The ţăst is a large dome made of clay, water, goatskin or hemp fibre, horse dung: the paste obtained is flattened onto flat, grassy earth.
These ovens are made in the spring and left to dry for a few weeks, after which they are completed with another layer of clay and again left to dry in the shade for a few weeks. A good oven can last as long as 10-15 years.
To bake bread, first of all, a yeast dough is prepared with ground fresh millet and water, to be used as the rising agent for the next dough. The yeast dough is then mixed with rye and wheat flour, water and salt. This dough is shaped into round loaves and left to rise for 10-12 hours.
Before baking the bread, its surface can be brushed with various ingredients: the most common are tomatoes or pressed grapes, depending on the season, and the surface is slashed with a stick or a fork.

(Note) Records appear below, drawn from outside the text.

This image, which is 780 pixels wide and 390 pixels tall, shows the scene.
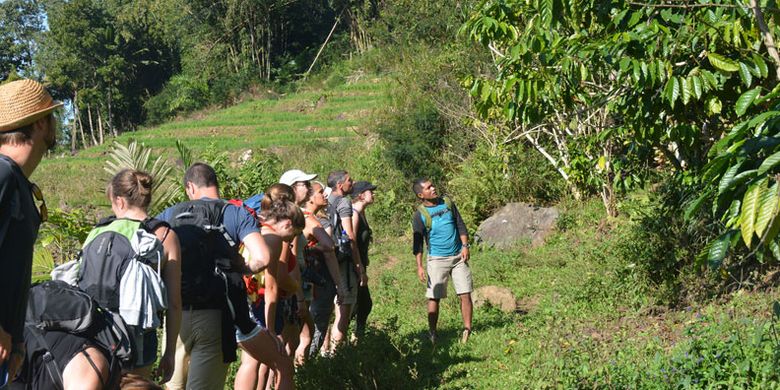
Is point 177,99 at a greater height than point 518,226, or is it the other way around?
point 518,226

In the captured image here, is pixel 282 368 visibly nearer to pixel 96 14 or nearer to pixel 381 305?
pixel 381 305

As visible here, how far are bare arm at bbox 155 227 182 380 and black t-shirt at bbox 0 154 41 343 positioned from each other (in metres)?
1.44

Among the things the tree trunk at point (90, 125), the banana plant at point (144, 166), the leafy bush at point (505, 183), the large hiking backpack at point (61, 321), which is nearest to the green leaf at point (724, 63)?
the large hiking backpack at point (61, 321)

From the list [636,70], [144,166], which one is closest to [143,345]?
[636,70]

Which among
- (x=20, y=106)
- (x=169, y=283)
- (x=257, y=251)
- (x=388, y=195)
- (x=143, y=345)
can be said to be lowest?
(x=388, y=195)

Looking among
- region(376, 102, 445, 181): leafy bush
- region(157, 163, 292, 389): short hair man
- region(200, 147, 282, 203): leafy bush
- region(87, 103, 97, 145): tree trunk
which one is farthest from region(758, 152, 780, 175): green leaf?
region(87, 103, 97, 145): tree trunk

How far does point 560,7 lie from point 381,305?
6243 millimetres

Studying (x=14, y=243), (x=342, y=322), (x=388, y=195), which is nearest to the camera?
(x=14, y=243)

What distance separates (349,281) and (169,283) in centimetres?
361

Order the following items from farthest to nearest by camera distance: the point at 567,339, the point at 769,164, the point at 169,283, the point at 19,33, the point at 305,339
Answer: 1. the point at 19,33
2. the point at 305,339
3. the point at 567,339
4. the point at 169,283
5. the point at 769,164

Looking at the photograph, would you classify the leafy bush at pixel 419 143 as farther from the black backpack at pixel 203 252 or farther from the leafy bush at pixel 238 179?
the black backpack at pixel 203 252

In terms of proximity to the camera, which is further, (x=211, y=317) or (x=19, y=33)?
(x=19, y=33)

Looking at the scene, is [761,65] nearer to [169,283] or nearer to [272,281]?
[272,281]

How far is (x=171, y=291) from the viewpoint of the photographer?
4.54 meters
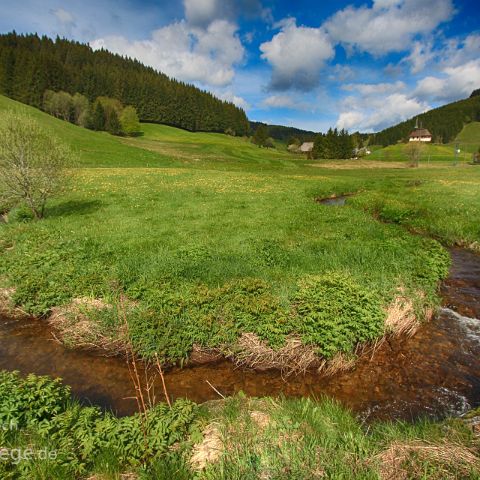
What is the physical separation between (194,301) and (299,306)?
10.0 feet

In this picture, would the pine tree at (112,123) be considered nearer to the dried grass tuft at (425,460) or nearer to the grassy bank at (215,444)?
the grassy bank at (215,444)

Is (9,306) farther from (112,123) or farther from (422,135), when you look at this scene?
(422,135)

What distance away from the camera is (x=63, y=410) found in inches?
241

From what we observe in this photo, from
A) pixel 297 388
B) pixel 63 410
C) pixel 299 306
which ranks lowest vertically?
pixel 297 388

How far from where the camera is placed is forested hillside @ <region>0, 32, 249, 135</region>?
109 meters

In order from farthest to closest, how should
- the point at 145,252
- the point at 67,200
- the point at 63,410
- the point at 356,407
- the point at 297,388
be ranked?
the point at 67,200
the point at 145,252
the point at 297,388
the point at 356,407
the point at 63,410

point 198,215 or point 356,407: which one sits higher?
point 198,215

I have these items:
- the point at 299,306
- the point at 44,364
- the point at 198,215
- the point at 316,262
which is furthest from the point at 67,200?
the point at 299,306

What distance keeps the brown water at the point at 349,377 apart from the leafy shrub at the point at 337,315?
29.5 inches

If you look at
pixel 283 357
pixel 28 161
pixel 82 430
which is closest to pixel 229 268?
pixel 283 357

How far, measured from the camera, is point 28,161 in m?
17.6

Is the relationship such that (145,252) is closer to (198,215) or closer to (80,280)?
(80,280)

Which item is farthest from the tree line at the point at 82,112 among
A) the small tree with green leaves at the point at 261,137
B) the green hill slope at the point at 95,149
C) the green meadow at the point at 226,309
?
the green meadow at the point at 226,309

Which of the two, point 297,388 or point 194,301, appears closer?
point 297,388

The fire is fed with small wood logs placed directly in the ground, with a stone heart on which the ţăst is placed until the temperature gets very high.
When it reaches the necessary temperature, the ashes are removed and the bread is placed directly on the hot stone, with no tray. At this point the bread is covered with the ţăst, this last is covered with ashes, and the bread is baked for about 30 minutes. Sometimes, the bread has to be turned over after about 15 minutes to cook evenly.
Bread cooked in a ţăst was eaten in the past by the Dacians before going hunting or into battle.
Nowadays it is a delicacy to eat alone or with sheep’s cheese, sheep pastrami and a glass of fresh red grape juice.